Nevada with women in the majority by @BloggersRUs

Nevada with women in the majority

by Tom Sullivan

Nevada State Capitol. Photo by Amadscientist, CC BY-SA 3.0 via Wikimedia Commons.

Plenty of commentary has addressed the cultural clash between Baby Boomer workaholics and millennials faced with a declining life prospects and a warming planet. Recent legislation in multiple states targeting Roe v. Wade as well as the Me Too Movement point up a much deeper, more longstanding conflict: male domination of the political and cultural space.

That old order is passing, but will not go gentle into that good night. Wise men (and not so wise). Good men (and not so good). Men both wild and grave, and those not so much of either. But men all, mister poet.

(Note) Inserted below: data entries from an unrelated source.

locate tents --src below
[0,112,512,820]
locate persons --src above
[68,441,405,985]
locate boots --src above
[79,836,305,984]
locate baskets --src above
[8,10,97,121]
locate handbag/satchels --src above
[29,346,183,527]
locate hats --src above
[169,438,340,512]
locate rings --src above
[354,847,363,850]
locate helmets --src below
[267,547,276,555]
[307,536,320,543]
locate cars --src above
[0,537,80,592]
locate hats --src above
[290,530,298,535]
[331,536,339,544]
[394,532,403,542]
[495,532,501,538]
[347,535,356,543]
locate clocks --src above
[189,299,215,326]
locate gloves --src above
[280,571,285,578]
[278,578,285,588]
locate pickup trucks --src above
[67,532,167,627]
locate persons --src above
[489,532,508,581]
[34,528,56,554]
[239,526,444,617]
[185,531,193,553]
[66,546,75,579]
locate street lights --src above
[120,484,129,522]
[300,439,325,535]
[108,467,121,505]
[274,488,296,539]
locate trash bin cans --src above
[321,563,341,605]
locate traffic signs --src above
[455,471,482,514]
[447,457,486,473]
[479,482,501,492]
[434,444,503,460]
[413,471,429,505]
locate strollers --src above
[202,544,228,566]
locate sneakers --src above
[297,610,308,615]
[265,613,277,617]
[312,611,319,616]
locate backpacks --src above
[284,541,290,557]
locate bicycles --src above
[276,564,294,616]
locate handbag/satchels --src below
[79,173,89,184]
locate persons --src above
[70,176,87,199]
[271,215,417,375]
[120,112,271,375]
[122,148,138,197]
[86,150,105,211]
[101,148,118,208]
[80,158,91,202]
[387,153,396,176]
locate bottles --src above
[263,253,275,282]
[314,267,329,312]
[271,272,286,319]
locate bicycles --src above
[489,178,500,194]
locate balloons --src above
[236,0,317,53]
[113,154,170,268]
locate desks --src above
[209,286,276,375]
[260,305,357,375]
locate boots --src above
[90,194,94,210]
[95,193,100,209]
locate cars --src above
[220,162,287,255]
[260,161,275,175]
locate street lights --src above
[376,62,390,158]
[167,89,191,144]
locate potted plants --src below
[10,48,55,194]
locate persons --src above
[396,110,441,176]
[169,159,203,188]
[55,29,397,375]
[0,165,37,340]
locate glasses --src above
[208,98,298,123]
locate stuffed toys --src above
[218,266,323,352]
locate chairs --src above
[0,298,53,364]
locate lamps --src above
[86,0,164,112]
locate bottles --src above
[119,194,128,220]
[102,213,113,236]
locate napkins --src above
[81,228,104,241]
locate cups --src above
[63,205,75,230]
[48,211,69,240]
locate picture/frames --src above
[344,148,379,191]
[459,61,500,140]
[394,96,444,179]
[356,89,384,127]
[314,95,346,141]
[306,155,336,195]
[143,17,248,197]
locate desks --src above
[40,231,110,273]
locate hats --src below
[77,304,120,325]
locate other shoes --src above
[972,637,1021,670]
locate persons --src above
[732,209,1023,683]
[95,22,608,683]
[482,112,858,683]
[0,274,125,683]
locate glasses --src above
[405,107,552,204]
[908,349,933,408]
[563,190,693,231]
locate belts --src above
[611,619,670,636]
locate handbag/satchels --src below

Nevada's state legislature, however, is the first in the country with a majority of women in office. A combined 52 percent between the Assembly and the Senate. When a Republican stood to defend a hoary piece of legislation requiring doctors to ask a woman seeking an abortion if she is married, newly elected senator Yvanna Cancela shot back, “A man is not asked his marital status before he gets a vasectomy.” The Washington Post reports the hearing room fell silent.

In Alabama, women make up just 15 percent of the legislature that just passed a near-complete ban on abortion.

But times have changed in Carson City:

The female majority is having a huge effect: More than 17 pending bills deal with sexual assault, sex trafficking and sexual misconduct, with some measures aimed at making it easier to prosecute offenders. Bills to ban child marriage and examine the causes of maternal mortality are also on the docket.

“I can say with 100 percent certainty that we wouldn’t have had these conversations" a few years ago, said Assembly Majority Leader Teresa Benitez-Thompson (D). "None of these bills would have seen the light of day.”
The change did not occur by accident nor organically. Women organized, ran for office, and won. The "boys club" that in 2015 refused to schedule a hearing for Sen. Patricia Ann Spearman's (D) bill on pay equity for women is over.

Kelly Dittmar, a scholar at the Center for American Women and Politics at Rutgers University observes, "it’s probably a lot more significant that we have 49 legislatures left to go."

It is not simply their politics and ethnicity conservative opponents of Reps. Ilhan Omar (D-Minn.), Rashida Tlaib (D-Mich.), and Alexandria Ocasio-Cortez (D-N.Y.) oppose. It is their gender and the challenge they and their female colleagues in Congress represent to a "man's world." Even in these Trumpishly incorrect times, revanchists do not have the manliness to say so aloud. Except in locker rooms surrounded by other naked men.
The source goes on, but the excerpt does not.